A variety of methods have been developed to determine the mechanical properties of walled cells (Milani et al., 2013 ). In general, these measurements are challenging and often require creative approaches to suit the particular cell type. Fission yeast offers certain technical advantages for studying cellular mechanics. The simple rod shape greatly facilitates the measurement of cellular dimensions and growth rates. Experiments on turgor pressure are often complicated by cellular adaptations to changes in turgor pressure; in fission yeast, this adaptive response, which involves synthesis of glycerol that gradually restores turgor pressure, can be largely abrogated by mutating a glycerol synthesis gene, gpd1 (Minc et al., 2009 ). Cell geometry can be controlled in fission yeast through genetic perturbations, as well as by physical manipulation with microfabricated devices (Terenna et al., 2008 ; Minc et al., 2009 ; Piel and Tran, 2009 ; Zhou et al., 2015b ).
In fission yeast, we have employed multiple approaches that have yielded consistent estimates of mechanical parameters. Our simplest approach has been to measure the dimensions of S. pombe cells when turgor pressure is reduced by breaking the cell or adding sorbitol to the medium (Atilgan et al., 2015 ). When the cell is broken, for instance, by a laser shot to the cell surface, it rapidly deflates 17% in width and 9% in length, indicating that turgor pressure normally inflates the cell wall by >50% by volume (Figure 3, A and B). The finding that cell wall stretches twofold more in width than in length is also significant. For a cylindrical thin shell, the stress (force per unit area) around the cell circumference is two times greater than the stress along the longitudinal axis; this twofold ratio in expansion thus suggests that the cell wall is an isotropic material that stretches uniformly in all directions (for a fuller discussion, see Chang and Huang, 2014 ). We also measured how much cells shrink in response to a range of sorbitol concentrations. Dose–response curves indicated that at 1.5 M external molarity, cells shrink to the dimensions of the relaxed state of the cell walls. These results, coupled with theoretical modeling, led to an estimate of internal pressure of ~1.5 MPa, which yields a Young’s elastic modulus of ~50 MPa.
In a second set of experiments, we inserted yeast cells into microfabricated circular wells made of polydimethylsiloxane (PDMS) of varying elasticity (Minc et al., 2009 ). Cells distorted chambers fashioned from soft PDMS, whereas chambers with stiff PDMS bent cells like a fortune cookie (Figure 3C). We estimated the stiffness of the cell by modeling the cell as a beam that buckles under compressive forces. Despite different approaches, these studies gave estimated parameters similar to the analyses in the preceding paragraph. Further, analyses of cells growing and distorting PDMS wells generated force–velocity curves for cell growth.

The data |
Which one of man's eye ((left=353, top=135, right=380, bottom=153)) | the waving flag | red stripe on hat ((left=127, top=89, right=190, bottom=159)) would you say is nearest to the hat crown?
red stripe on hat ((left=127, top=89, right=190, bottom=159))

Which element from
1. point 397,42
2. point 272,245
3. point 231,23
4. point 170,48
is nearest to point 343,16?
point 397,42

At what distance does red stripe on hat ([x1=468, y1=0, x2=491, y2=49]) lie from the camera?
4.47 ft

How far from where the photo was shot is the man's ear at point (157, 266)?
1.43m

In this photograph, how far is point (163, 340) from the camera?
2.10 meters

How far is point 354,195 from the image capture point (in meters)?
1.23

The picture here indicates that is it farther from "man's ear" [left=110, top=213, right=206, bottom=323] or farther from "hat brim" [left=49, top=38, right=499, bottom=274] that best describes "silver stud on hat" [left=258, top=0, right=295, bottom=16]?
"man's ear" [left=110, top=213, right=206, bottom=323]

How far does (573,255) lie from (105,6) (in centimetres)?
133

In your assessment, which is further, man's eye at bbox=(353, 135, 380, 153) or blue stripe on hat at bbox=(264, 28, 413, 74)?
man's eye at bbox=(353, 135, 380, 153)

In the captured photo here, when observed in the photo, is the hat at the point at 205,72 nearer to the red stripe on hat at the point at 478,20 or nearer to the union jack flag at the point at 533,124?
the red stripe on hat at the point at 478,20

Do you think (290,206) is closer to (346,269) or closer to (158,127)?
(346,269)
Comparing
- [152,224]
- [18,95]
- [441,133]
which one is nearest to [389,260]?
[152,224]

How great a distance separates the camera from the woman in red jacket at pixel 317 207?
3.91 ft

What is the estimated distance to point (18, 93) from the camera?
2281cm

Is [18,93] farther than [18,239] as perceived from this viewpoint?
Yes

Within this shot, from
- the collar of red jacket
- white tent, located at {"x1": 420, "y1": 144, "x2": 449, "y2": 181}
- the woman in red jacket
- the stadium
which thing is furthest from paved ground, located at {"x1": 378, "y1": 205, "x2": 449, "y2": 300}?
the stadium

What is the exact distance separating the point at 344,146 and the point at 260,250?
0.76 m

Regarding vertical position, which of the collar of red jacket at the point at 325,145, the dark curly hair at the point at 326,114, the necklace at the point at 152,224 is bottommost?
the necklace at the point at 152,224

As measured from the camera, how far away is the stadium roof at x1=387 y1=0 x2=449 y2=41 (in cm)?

Task instructions |
A - In the passage on fission yeast cell mechanics, write out everything from "In a second" down to "for cell growth.", swapping "fortune cookie" for "crescent".
B - Carry on the passage on fission yeast cell mechanics from where it stops.

List of answers |
A -
In a second set of experiments, we inserted yeast cells into microfabricated circular wells made of polydimethylsiloxane (PDMS) of varying elasticity (Minc et al., 2009 ). Cells distorted chambers fashioned from soft PDMS, whereas chambers with stiff PDMS bent cells like a crescent (Figure 3C). We estimated the stiffness of the cell by modeling the cell as a beam that buckles under compressive forces. Despite different approaches, these studies gave estimated parameters similar to the analyses in the preceding paragraph. Further, analyses of cells growing and distorting PDMS wells generated force–velocity curves for cell growth.

B -
These estimated parameters revealed that fission yeast are strikingly tough and strong (Minc et al., 2009 ; Atilgan et al., 2015 ). Turgor pressure of 1.5 MPa (15 atm) is similar to the pressure found inside a steam engine or within a racing bike tire. The elasticity of the cell wall is similar to that of tough rubber. The stall force of the growing tip is estimated at 1 μN/μm2, which is similar to a human hand supporting hundreds of kilograms—a force that is sufficient for the yeast cell to pierce skin. These forces are orders of magnitude higher than those present when animal cells interact with substrates (du Roure et al., 2005 ; Style et al., 2014 ).
Why might a yeast cell need to have such high turgor pressure? One likely answer is that turgor pressure is suited for the lifestyle of fungal cells in their natural environment. Although we understand little about the natural habitat of fission yeast, these cells may live in soil with variable osmotic conditions, and thus high turgor pressure could facilitate their growth in confined spaces and provide sufficient force to pierce objects in search of food. These measurements raise interesting questions about how cells set and regulate their turgor pressure and how these mechanical properties affect cell fitness, growth, and other cellular processes.
One function of turgor pressure is to inflate the cell wall to shape the cell and drive cell growth. We began our studies of cell-shape mechanics by investigating a cell-shape transition during “new-end” formation (Atilgan et al., 2015 ). On separation of two daughter cells at the end of cytokinesis, the flat septum cell wall adopts a rounded shape at the new end (Figure 2). This change in shape could in principle arise from active cell growth and wall remodeling, or, alternatively, it could arise as a simple bulging of the cell wall in response to turgor pressure, without additional cell-wall growth. We tested these possibilities through a series of experiments and modeling. One key experiment showed that in a septated cell, lysis of one of the sister cells causes the septum to rapidly bulge out into the lysed cell, presumably driven by turgor pressure in the intact cell. In other experiments, we discovered that cells treated with the actin inhibitor latrunculin A are still able to complete cytokinesis and form the rounded new ends, suggesting that active growth is not needed for this shape change. Decreasing turgor pressure led to flatter cell ends. Finite-element modeling demonstrated that the effect of turgor pressure on the cell wall is sufficient to explain the rounded shape of the new end. In addition, modeling suggested that the cell wall at the end is not only thinner but also two times softer than the mature lateral cell wall. Thus shaping the new end is one of the simplest examples of how turgor pressure alone can shape the cell wall.
Turgor pressure is also predicted to drive the much more complex process of tip growth (Chang and Huang, 2014 ). Physical models of tip growth posit that new cell wall is deposited at the growing cell tip, and turgor pressure drives the mechanical expansion of the viscoelastic wall (Lockhart, 1965 ; Boudaoud, 2003 ; Dumais et al., 2006 ; Campas and Mahadevan, 2009 ). After the cell wall is inserted in a specified region at the cell tip, it may flow like a viscous material and stretch like an elastic material as it moves from the tip to become the lateral cell wall. A maturation process may lead to stiffening of the cell wall as it travels from cell tip to the lateral side of the cell.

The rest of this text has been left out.